I recently wrote an article entitled: WHY CREATE A VALUE STREAM ORGANIZATION which puts forward the many reasons I’ve discovered among BMA Inc’s customers for moving into value streams. Click here to read the article. (BMA Web site.)
Mr. Byrne observes, “Of all the excess baggage that traditional companies carry, the most intractable is standard-cost accounting. This system encourages much of the bad behavior you will be working hard to eliminate. It is the number one thing you DO NOT NEED, and I strongly recommend that you convert to Lean Accounting methods as soon as possible.”
He goes on to show that traditional accounting reports have “useless management information.” He asserts that “absorption accounting … twists behavior by making shop-floor managers more interested in hitting absorption goals than [in] making what the customers want.”
I’ve had direct personal experience with the resistance that comes up when, in my work, I challenge companies to stop standard costing. I tell them it’s like crack cocaine — just stop it. You don’t need it, and it’s bad for you!
Mr. Byrne also observes that “in addition to standard cost accounting, there are many other traditional measurements that you need to change or get rid of.”

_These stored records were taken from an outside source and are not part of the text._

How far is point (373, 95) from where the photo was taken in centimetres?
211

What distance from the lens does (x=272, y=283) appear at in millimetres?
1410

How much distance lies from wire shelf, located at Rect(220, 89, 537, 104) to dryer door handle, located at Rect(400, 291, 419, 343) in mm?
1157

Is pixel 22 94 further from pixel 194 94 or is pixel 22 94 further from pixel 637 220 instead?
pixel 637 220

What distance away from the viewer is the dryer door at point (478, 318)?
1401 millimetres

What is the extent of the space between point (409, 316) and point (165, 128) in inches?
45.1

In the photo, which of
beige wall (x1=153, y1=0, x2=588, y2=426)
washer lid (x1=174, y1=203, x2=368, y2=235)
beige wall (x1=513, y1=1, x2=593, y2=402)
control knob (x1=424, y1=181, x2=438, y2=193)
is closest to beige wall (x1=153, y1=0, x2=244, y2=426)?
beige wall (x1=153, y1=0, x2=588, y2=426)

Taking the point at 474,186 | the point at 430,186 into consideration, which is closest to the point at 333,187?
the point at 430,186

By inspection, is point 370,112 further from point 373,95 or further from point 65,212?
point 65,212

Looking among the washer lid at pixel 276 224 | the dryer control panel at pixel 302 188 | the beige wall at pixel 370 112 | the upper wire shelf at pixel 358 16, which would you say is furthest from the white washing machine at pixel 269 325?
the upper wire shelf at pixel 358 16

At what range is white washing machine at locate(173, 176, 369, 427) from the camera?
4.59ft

Once again, I was very pleased to read this explanation of the imperative need for Lean Accounting to buttress Lean transformation. I have focused my own work with BMA Inc. on helping companies around the world introduce practical methods to transform their accounting, control and measurement systems, so their systems affirmatively support Lean behaviors. It feels good to see one of the giants in our industry make such a clear, concise, and forceful recommendation for Lean Accounting.